Dieser Frage wollen wir uns in drei Etappen nähern. Im ersten Teil des Seminars erschließen wir uns auszugsweise einschlägige ,klassische‘ anthropologische Texte, die unsere Auffassungen vom Menschen – etwa als Homo faber, Animal rationale oder zoon politikon – bis heute nachhaltig prägen, darunter Pico della Mirandolas Oratio de hoiminis dignitate (1496) oder Herders Abhandlung über den Ursprung der Sprache (1772). Auf dieser Wissensgrundlage wollen wir neuere Ansätze auf implizite Annahmen, blinde Flecken und überwunden geglaubte Traditionsrückstände hin kritisch befragen. In der zweiten Seminaretappe beschäftigen wir uns mit dem letzten großen Neubestimmungsversuch in der Geschichte anthropologischen Denkens, der Philosophischen Anthropologie Helmuth Plessners, Günther Anders’ und Arnold Gehlens, welche das Wesen des Menschen als essentiell unbestimmt, aber auch unstet, als weltoffen und gleichermaßen weltbedürftig definierten. Ihr negativ-anthropologischer Ansatz hat bis heute gültige Maßstäbe gesetzt. Daran anschließend widmen wir uns im dritten Teil des Seminars ausführlich aktuellen Positionen, die nicht mehr ,den Menschen‘ ins Zentrum stellen, sondern posthumanistische Figurationen von menschlichen und nicht-menschlichen Lebewesen. Vor dem Hintergrund der ersten beiden Seminaretappen versuchen wir den systematischen Gehalt ausgewählter materialistischer und feministischer Neuansätze herauszuarbeiten und fragen nach den Möglichkeiten und Grenzen dieser Ansätze, wie sie z.B. in Rosi Braidottis Posthumanismus (2014), Bruno Latours Das terrerstrische Manifest (2018) oder Haraways Unruhig Bleiben (2018) skizziert werden. Welche (un)ausgesprochenen positiven oder negativen Anthropologien schreiben sich im Posthumanismus fort? Welche Form der Kritik und welche konkreten Handlungsmöglichkeiten können die Neusituierungen des Menschen – im Anthropozän, Chthuluzän, Capitalozän – formulieren (und welche schließen sie aus)?
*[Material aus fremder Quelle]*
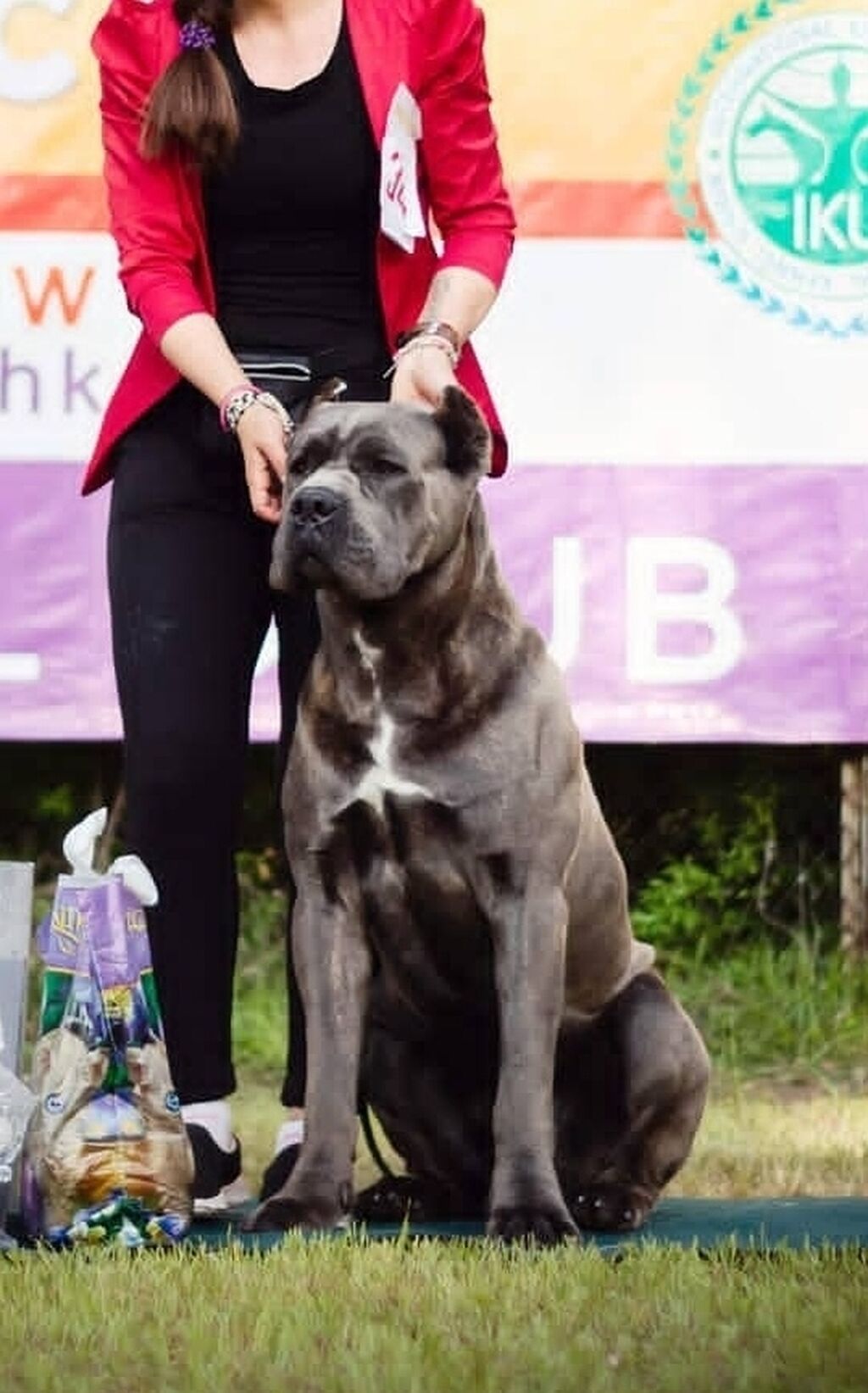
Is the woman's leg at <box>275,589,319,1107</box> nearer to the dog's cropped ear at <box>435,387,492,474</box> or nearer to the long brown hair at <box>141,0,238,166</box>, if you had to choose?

Die feinen Unterschiede. Pierre Bourdieu und die Kritik der gesellschaftlichen Urteilskraft (Lektüreseminar BA)

In seiner berühmten Studie La distinction, die im Deutschen den Untertitel Zur Kritik der gesellschaftlichen Urteilskraft trägt, zeigt Pierre Bourdieu, dass selbst etwas vermeintlich so Individuelles wie unser persönlicher Geschmack, also die Art uns zu kleiden und unsere Wohnung einzurichten oder unsere Vorliebe für zum Beispiel klassische Musik, Popkonzerte, schöngeistige Literatur oder Trashfilme, die Witze, über die wir lachen (oder eben nicht), und die Kunstausstellungen, Sportvereine, Multiplexkinos oder Theater, die wir aufsuchen (oder eben nicht)… – dass all dies von unserer sozialen Prägung abhängt. Ob wir also Helene Fischer oder Element of Crime zujubeln, für IKEA oder Eames schwärmen, haben wir nicht (allein) entschieden, unser Elternhaus, unser Herkunftsmilieu hat es uns gleichsam in die Wiege gelegt. So ist der Geschmack der Oberschicht laut Bourdieu distinguiert und luxuriös, Kleinbürgerinnen setzen auf Vielfalt und Bildung, einfache Arbeiter orientieren sich am Notwendigen. Derart tief reicht nach Bourdieu die Geschmacksbildung unseres Herkunftsmilieus, dass sie uns buchstäblich in Fleisch und Blut – in unseren Habitus – übergegangen ist.
Ziel des Lektüreseminars ist es, Bourdieus bahnbrechendeStudie gemeinsam zu lesen und 40 Jahre nach ihrer Erstveröffentlichung kritisch zu diskutieren.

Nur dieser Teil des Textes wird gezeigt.